Tag Archives: Chuck Todd

Climate Sense: I would like to share what I learn during this coming year

In October, I was grabbed by a headline on a column by Margaret Sullivan, who writes about media issues for the Washington Post: “The planet is on a fast path to destruction. The media must cover this like it’s the only story that matters.” See Water Ways, Oct. 23.

Margaret Sullivan
Photo: Michael Benabib

As I wrote in my blog post, “Climate change is not a subject that generates happy news. It is not a subject that most politicians wish to address in any form, but it is one subject that separates those who care about the future of the planet from those who care only about short-term economic benefits or political gains.”

Nearly every time I write about climate change, someone reaches out to me to ask that I keep telling the climate story in my blog. I do a lot of reading about water-related issues, of course, and I am constantly learning about climate change — from detailed studies by scientists to government plans to address a future with greater floods, larger forest fires and extensive loss of marine life.

I have decided this year to share some of the more fascinating, ground-breaking or inspiring reports that I come across during my reading. I may provide just a link to an article or scientific report with a brief commentary, as opposed to a full-blown discussion. I’m going to label these brief references “Climate Sense” — as in the headline on this blog post. I hope we can all become better informed about this issue so vital to the future of humanity. (As always, one can subscribe to this blog in the column to the right.)

On Sunday, NBC’s Meet the Press devoted its entire program to Climate Change — the science, the damage, the cost and the politics. Watch the entire show at Meet the Press online, or check out the individual segments on YouTube.

It is difficult for a Sunday-morning program to tackle a singular topic, especially in this era of Donald Trump, said anchor Chuck Todd at the beginning of the news show. Climate change, he noted, is an “Earth-changing subject that doesn’t get talked about this thoroughly, on television news at least.”

I was impressed when Chuck Todd threw down the gauntlet by emphasizing that his hour-long program would not devote any time to a debate over the existence of climate change.

“The Earth is getting hotter, and human activity is a major cause — period,” he said. “We’re not going to give time to climate deniers.
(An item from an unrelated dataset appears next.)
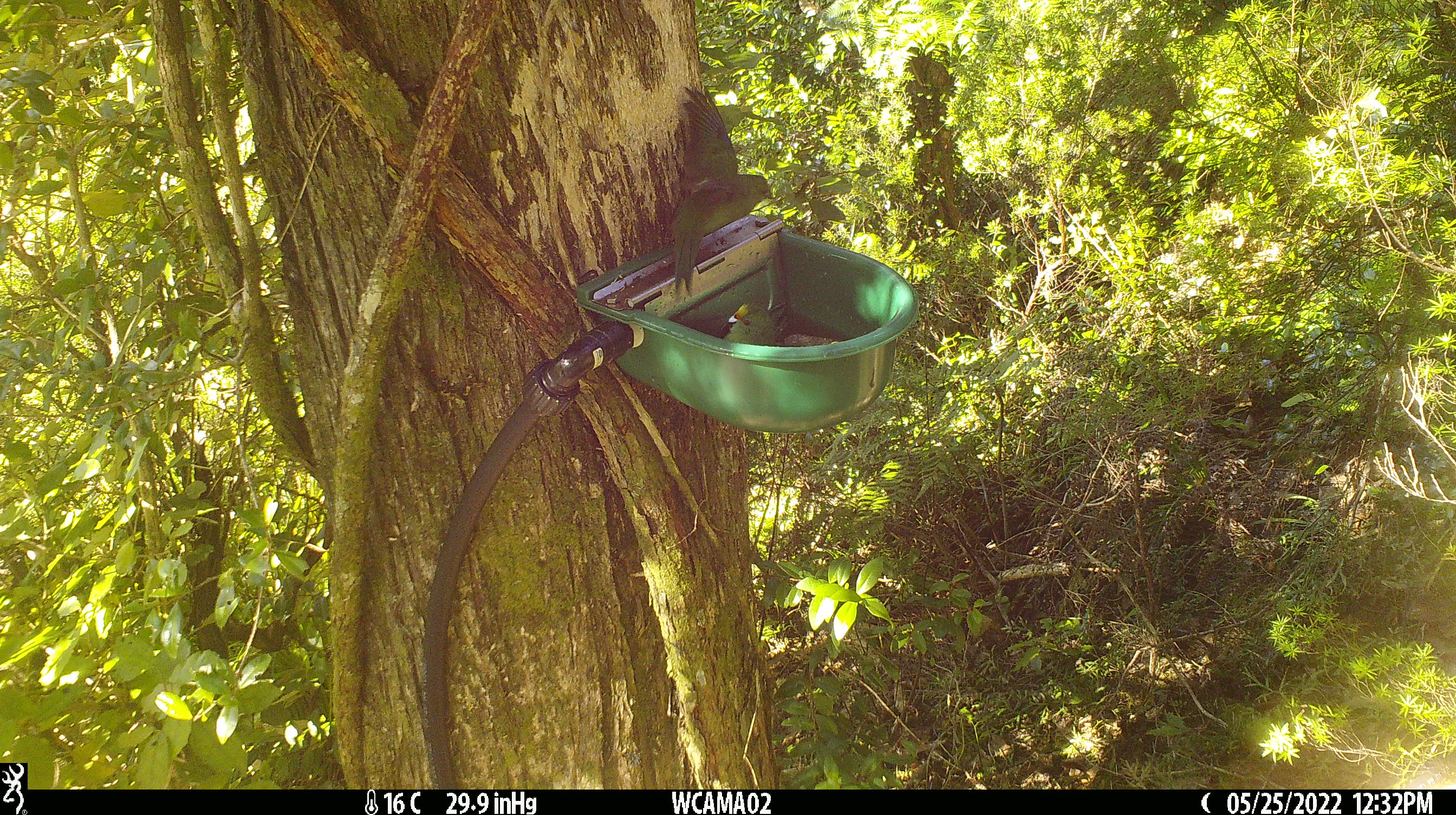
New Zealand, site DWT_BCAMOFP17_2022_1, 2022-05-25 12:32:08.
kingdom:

The science is settled, even if political opinion is not.”

What Americans think about climate change from a political perspective was covered in a segment called “Digital Download,” the first video on this page. I also found it interesting to hear how some experts thought they could better engage the public in climate change, as shown in the second video.

Whether Congress will seriously address climate change in the next two years is yet to be seen, but we know that the debate is coming to the Washington Legislature, with Gov. Jay Inslee leading the charge. Check out the governor’s announcement or read my interview with state Sen. Christine Rolfes, which I wrote after Washington voters rejected a carbon-tax proposal on November’s ballot.

I would like us to always remember the words about climate change from Washington Post columnist Margaret Sullivan:

“There is a lot happening in the nation and the world, a constant rush of news. Much of it deserves our attention as journalists and news consumers. But we need to figure out how to make the main thing matter.

“In short, when it comes to climate change, we — the media, the public, the world — need radical transformation, and we need it now. Just as the smartest minds in earth science have issued their warning, the best minds in media should be giving sustained attention to how to tell this most important story in a way that will create change.

“We may be doomed even if that happens,” she concludes. “But we’re surely doomed if it doesn’t.”